Bezüglich der aktuellen Anzahl der Krankheits- und Todesfälle in den einzelnen Ländern empfiehlt die Staatendokumentation bei Interesse/Bedarf folgende Website der WHO: https: //www.who.int/emergencies/diseases/novel-coronavirus-2019/situation-reports oder der Johns-Hopkins-Universität: https://gisanddata.maps.arcgis. com/apps/opsdashboard/index.html#/bda7594740fd40299423467 b48e9ecf6 mit täglich aktualisierten Zahlen zu kontaktieren.

Entwicklung der COVID-19 Pandemie in Afghanistan

Der erste offizielle Fall einer COVID-19 Infektion in Afghanistan wurde am 24.2.2020 in Herat festgestellt (RW 9.2020). Laut einer vom afghanischen Gesundheitsministerium (Afghan MoPH) durchgeführten Umfrage hatten zwischen März und Juli 2020 35% der Menschen in Afghanistan Anzeichen und Symptome von COVID-19. Laut offiziellen Regierungsstatistiken wurden bis zum 2.9.2020 in Afghanistan 103.722 Menschen auf das COVID-19-Virus getestet (IOM 23.9.2020). Offiziellen Zahlen der WHO zufolge gab es bis 16.11.2020 43.240 bestätigte COVID-19 Erkrankungen und 1.617 Tote (WHO 17.11.2020). Aufgrund begrenzter Ressourcen des öffentlichen Gesundheitswesens und der Testkapazitäten, der Testkriterien, des Mangels an Personen, die sich für Tests melden, sowie wegen des Fehlens eines nationalen Sterberegisters werden bestätigte Fälle von und Todesfälle durch COVID-19 in Afghanistan wahrscheinlich insgesamt unterrepräsentiert. Mit dem Herannahen der Wintermonate deutet der leichte Anstieg an neuen Fällen darauf hin, dass eine zweite Welle der Pandemie entweder bevorsteht oder bereits begonnen hat (UNOCHA 12.11.2020).

Maßnahmen der Regierung und der Taliban

Das afghanische Gesundheitsministerium (MoPH) hat verschiedene Maßnahmen zur Vorbereitung und Reaktion auf COVID-19 ergriffen. „Rapid Response Teams" (RRTs) besuchen Verdachtsfälle zu Hause.
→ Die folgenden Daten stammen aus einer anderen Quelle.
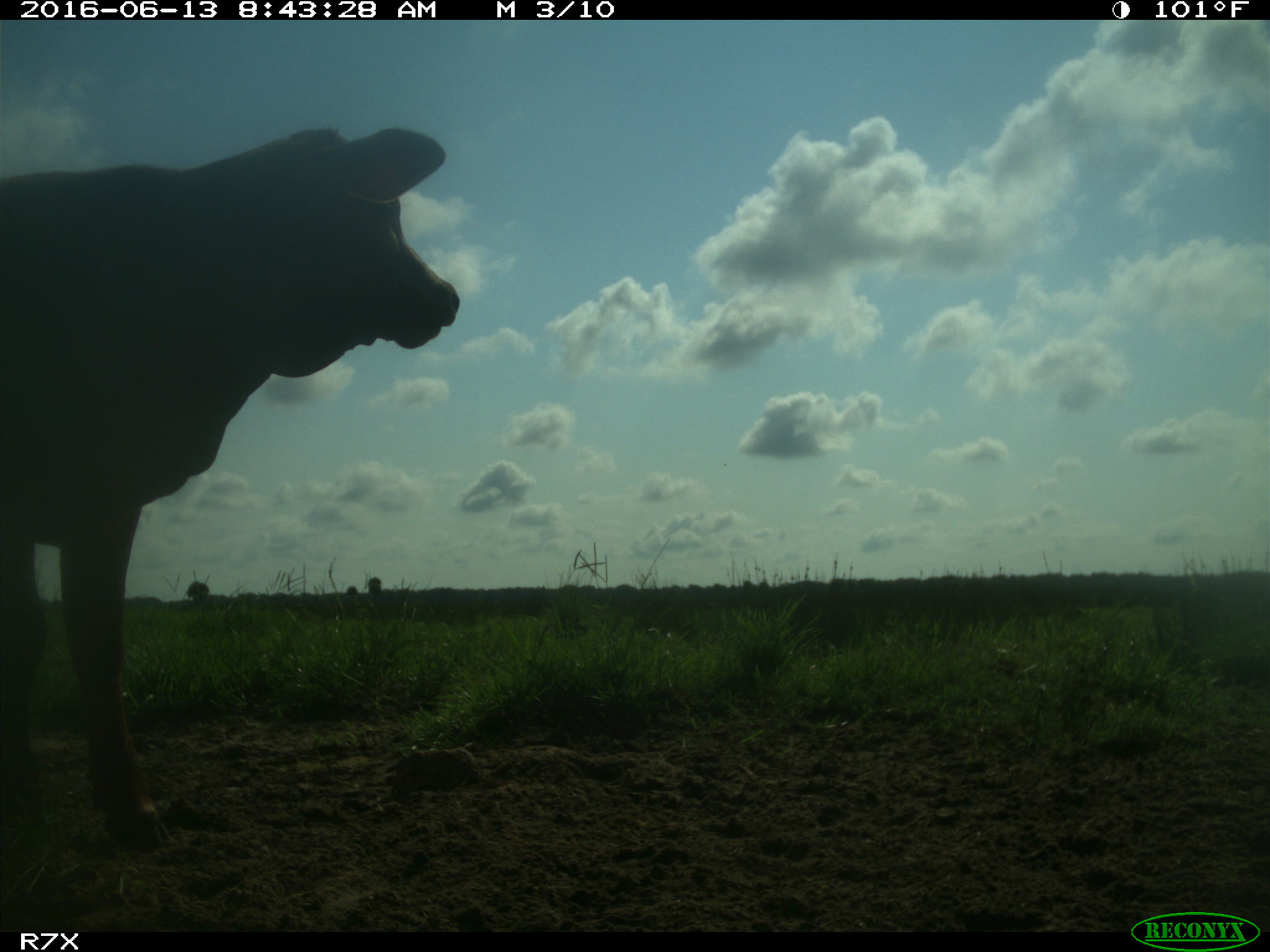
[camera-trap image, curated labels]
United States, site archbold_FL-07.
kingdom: Animalia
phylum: Chordata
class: Mammalia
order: Artiodactyla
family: Bovidae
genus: Bos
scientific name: Bos taurus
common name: domestic cow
Bos taurus (domestic cow).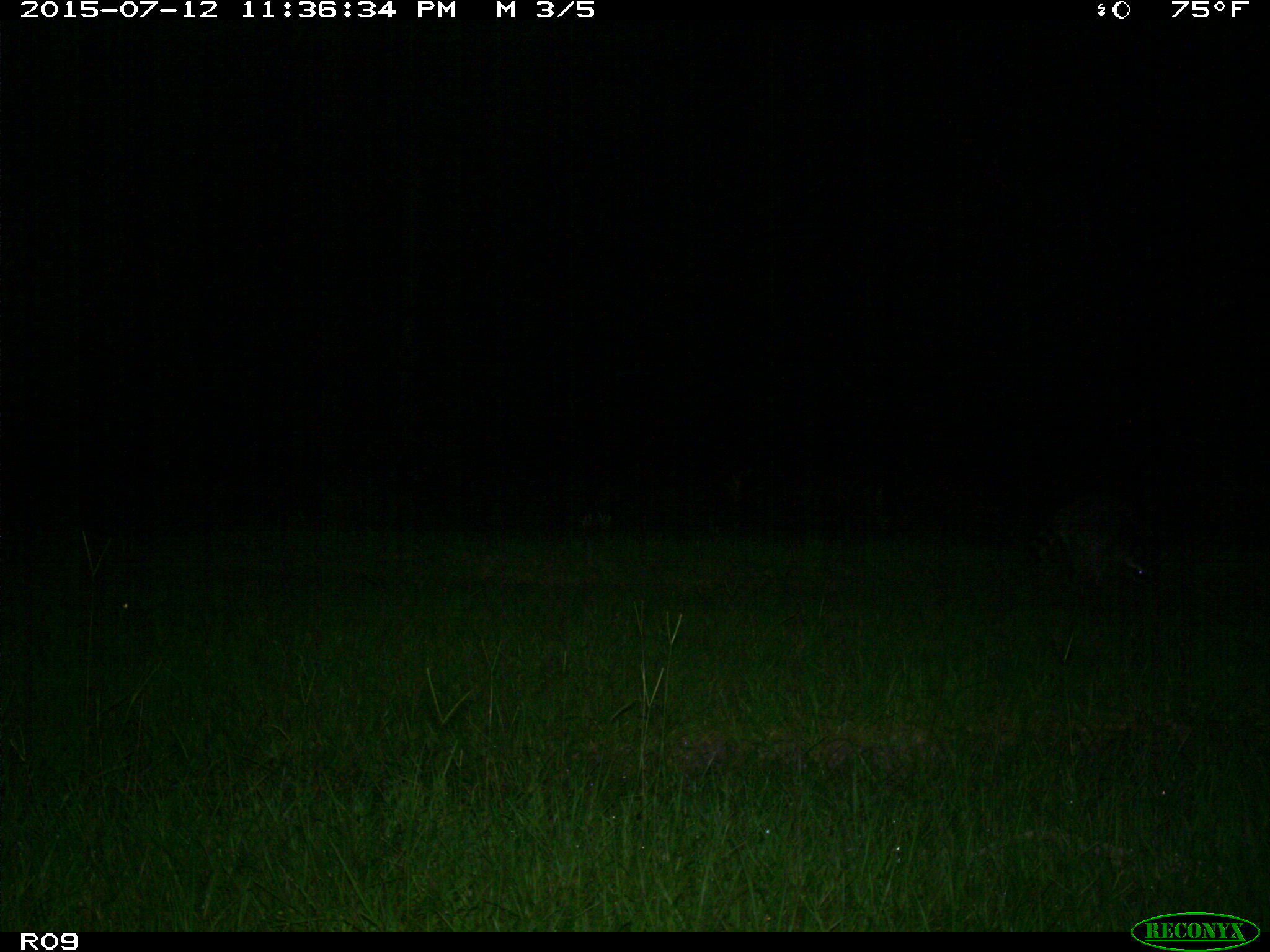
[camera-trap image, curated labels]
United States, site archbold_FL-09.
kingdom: Animalia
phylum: Chordata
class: Mammalia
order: Carnivora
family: Procyonidae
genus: Procyon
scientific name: Procyon lotor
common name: common raccoon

Die Anzahl der aktiven RRTs ist von Provinz zu Provinz unterschiedlich, da ihre Größe und ihr Umfang von der COVID-19-Situation in der jeweiligen Provinz abhängt. Sogenannte „Fix-Teams" sind in Krankenhäusern stationiert, untersuchen verdächtige COVID- 19-Patienten vor Ort und stehen in jedem öffentlichen Krankenhaus zur Verfügung. Ein weiterer Teil der COVID-19-Patienten befindet sich in häuslicher Pflege (Isolation). Allerdings ist die häusliche Pflege und Isolation für die meisten Patienten sehr schwierig bis unmöglich, da die räumlichen Lebensbedingungen in Afghanistan sehr begrenzt sind (IOM 23.9.2020). Zu den Sensibilisierungsbemühungen gehört die Verbreitung von Informationen über soziale Medien, Plakate, Flugblätter sowie die Ältesten in den Gemeinden (IOM 23.9.2020; vgl. WB 28.6.2020).

Gegenwärtig gibt es in den Städten Kabul, Herat und Mazar-e Sharif keine Ausgangssperren. Das afghanische Gesundheitsministerium hat die Menschen jedoch dazu ermutigt, einen physischen Abstand von mindestens einem Meter einzuhalten, eine Maske zu tragen, sich 20 Sekunden lang die Hände mit Wasser und Seife zu waschen und Versammlungen zu vermeiden. Hotels, Teehäuser und andere Möglichkeiten der Unterkunftnahme sind aktuell geöffnet (IOM .

Die Taliban erlauben in von ihnen kontrollierten Gebieten medizinischen Helfern den Zugang im Zusammenhang mit der Bekämpfung von COVID-19 (NH 3.6.2020; vgl. Guardian 2.5.2020).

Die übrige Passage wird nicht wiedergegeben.